Similarly, early guidance from Microsoft’s new “Answer Engine Optimization” playbook emphasizes that merchants need to enrich product feeds and content assets with data points that explain not just the obvious product attributes, but with more context around why a product matters and when it performs best.
Brands that invest in structured, high-quality product information that provides this context for shoppers aren’t just feeding machines with dry catalog data. Instead, this data will enable AI chatbots and agents to “resolve shopper intent accurately,” as PPC Land notes.
Reframing Affiliate Strategy Around Shopper Needs
As consumers increasingly expect a more personalized experience, marketers need to think beyond their current approaches and invest in unified customer data foundations that they can layer intelligent personalization tools into.
These tools must prioritize use cases that provide measurable customer value by delivering the right messages at the right time to the right shopper. This is how marketers can begin to think of personalization as a system, rather than just a tactic.
As part of this, affiliate partnerships that truly drive value are the ones that intersect with the shopper’s problem-solving process. That means evaluating affiliate strategy through questions like:
- Where and how are shoppers seeking reassurance about the “value for the money” of this product?
- What informational gaps cause friction resulting in shopper doubt before checkout?
- Are product and offer data structured in ways AI systems can understand and surface?
- How can offers, cashback and rewards reinforce confidence in a product at the moment of high intent to purchase?

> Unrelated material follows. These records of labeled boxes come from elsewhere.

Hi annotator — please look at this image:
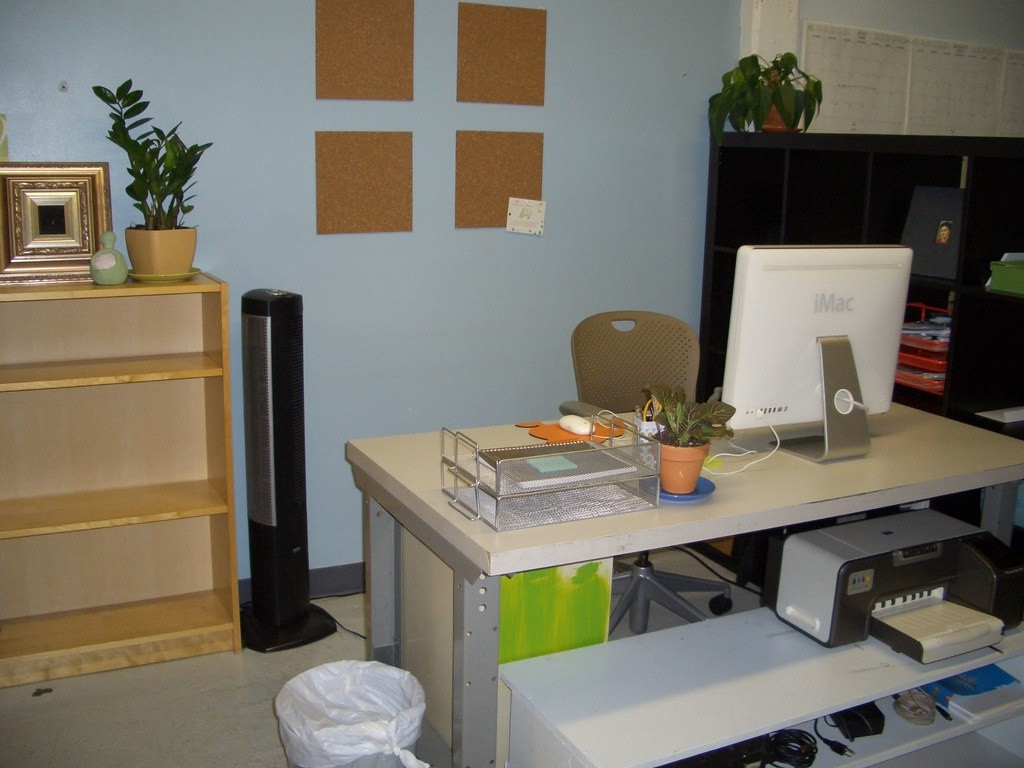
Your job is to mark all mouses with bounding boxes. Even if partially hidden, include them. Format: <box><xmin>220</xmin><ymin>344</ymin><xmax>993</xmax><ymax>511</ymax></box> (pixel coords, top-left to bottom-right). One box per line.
<box><xmin>560</xmin><ymin>413</ymin><xmax>595</xmax><ymax>435</ymax></box>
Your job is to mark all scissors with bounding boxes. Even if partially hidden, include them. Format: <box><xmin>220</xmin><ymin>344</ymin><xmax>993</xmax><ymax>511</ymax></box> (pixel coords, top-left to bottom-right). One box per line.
<box><xmin>643</xmin><ymin>397</ymin><xmax>662</xmax><ymax>422</ymax></box>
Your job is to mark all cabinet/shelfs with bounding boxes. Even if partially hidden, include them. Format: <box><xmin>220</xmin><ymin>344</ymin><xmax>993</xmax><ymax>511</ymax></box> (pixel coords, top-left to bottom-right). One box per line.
<box><xmin>0</xmin><ymin>269</ymin><xmax>244</xmax><ymax>690</ymax></box>
<box><xmin>498</xmin><ymin>608</ymin><xmax>1023</xmax><ymax>767</ymax></box>
<box><xmin>699</xmin><ymin>129</ymin><xmax>1024</xmax><ymax>439</ymax></box>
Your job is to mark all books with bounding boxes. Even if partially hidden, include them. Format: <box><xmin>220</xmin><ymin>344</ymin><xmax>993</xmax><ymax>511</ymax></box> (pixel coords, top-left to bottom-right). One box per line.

With all the different types of publishers that can contribute to a shopper’s confidence in the product and in the value of your products, from influencers to review sites to LLMs/agents to cashback partners, affiliate can become part of the overall experience that guides a shopper through their cycle of exploration, research, comparison, validation and, finally, purchase.
The Strategic Opportunity
Merchants need to keep the importance of contextual problem-solving data in mind, and work to integrate robust product information, structured conversational attributes and seamless value propositions by working with publishers and systems that can best deliver this information at the right time in shoppers’ journey.
In this new era, understanding and investing in the journey is the highest-paying strategic investment you can make. As marketing becomes less about message amplification and more about individualized experience architecture, marketing leaders should evolve from asking, “How do we reach customers?” to, “How do we design systems that continuously earn customer trust and relevance?”
Michelle Wood oversees the merchant network side of the Wildfire Systems platform. Her team builds productive partnerships with online retailers and affiliate networks, bringing them into the Wildfire platform and improving their incremental revenue opportunities. With over 16 years of experience in digital media, affiliate marketing and influencer media sales, Wood has worked with many of the world’s most notable enterprise ecommerce companies to acquire new and loyal customers and exceed revenue targets with positive ROI. Prior to Wildfire, she held executive positions with leading performance marketing companies including ShopAtHome.com and Coupons.com.